Spread across the past decade or so, a whole wave of pubs in the Greenwich area have re-established to fit in with the trendy restaurant scene. Notable institutions to have become foodie pilgrimage hotspots are The Trafalgar Tavern and The Cutty Sark, set along the riverfront between the Royal Naval College and The O2 Arena, residential pubs such as The Pelton Arms and The Greenwich Union, The Gipsy Moth situated next to the World famous Cutty Sark ship, and The Guildford Arms which is slightly further afield. However, one “gastro-pub” that’s really raising the bar is The Pilot, set aside from the beaten track, between North Greenwich’s Millennium Village and The O2 Arena, as well as the trendy Emirates Airline.

Boasting a wide range of World beers, wines and premium spirits, as well as an impressive seasonal menu, The Pilot is a real hidden gem that’s been gaining a great reputation for its ever-changing menu. Initiating with the Pork Board (£30), a sharing plate vast enough for three or four as a starter or for two as a main, featuring a delicious celebration of the most commonly consumed, albeit all-too-often executed poorly, of meats. Offering a light, yet ever-so-crispy chilli crackling, closer to a Prawn Cracker in texture than the traditional British Sunday roast version, yet maintaining all of the flavour that would be expected. Followed as the dish’s winner by a hazelnut-crusted fillet, again cooked to perfection, providing a deliciously tender contrast the crunchy cinnamon braised pork belly slices. All joined by a helping of Pork liver pate, homemade applesauce and a surprisingly tasty cherry and blackcurrant sourdough.

----

**TASKS AND EXERCISES**
**1)** From the Greenwich pub review, repeat word for word the passage that begins at the words "Spread across the" and ends after "trendy Emirates Airline.".
**2)** In the Greenwich pub review, what is the price of the Pork Board at The Pilot?
Rely only on the Greenwich pub review for these answers.

**THE DATA**
----

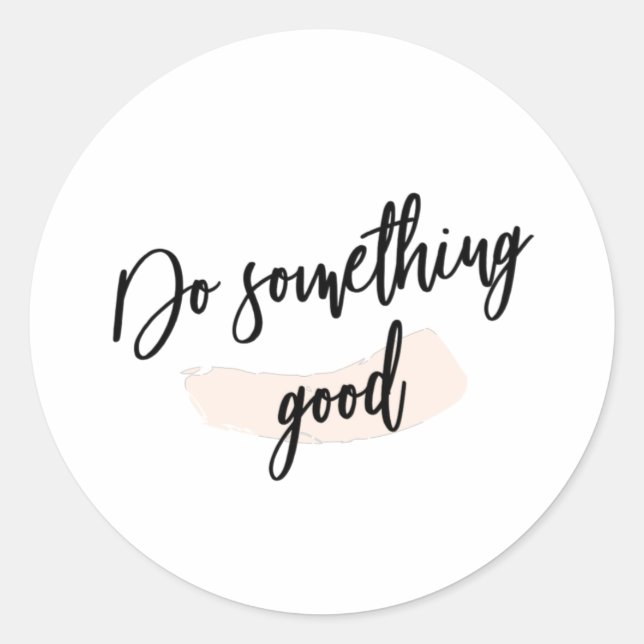 Do Something Good Stickers (Front)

----

**RESULTS OF THE EXERCISE**
**1)**
Spread across the past decade or so, a whole wave of pubs in the Greenwich area have re-established to fit in with the trendy restaurant scene. Notable institutions to have become foodie pilgrimage hotspots are The Trafalgar Tavern and The Cutty Sark, set along the riverfront between the Royal Naval College and The O2 Arena, residential pubs such as The Pelton Arms and The Greenwich Union, The Gipsy Moth situated next to the World famous Cutty Sark ship, and The Guildford Arms which is slightly further afield. However, one “gastro-pub” that’s really raising the bar is The Pilot, set aside from the beaten track, between North Greenwich’s Millennium Village and The O2 Arena, as well as the trendy Emirates Airline.

**2)** £30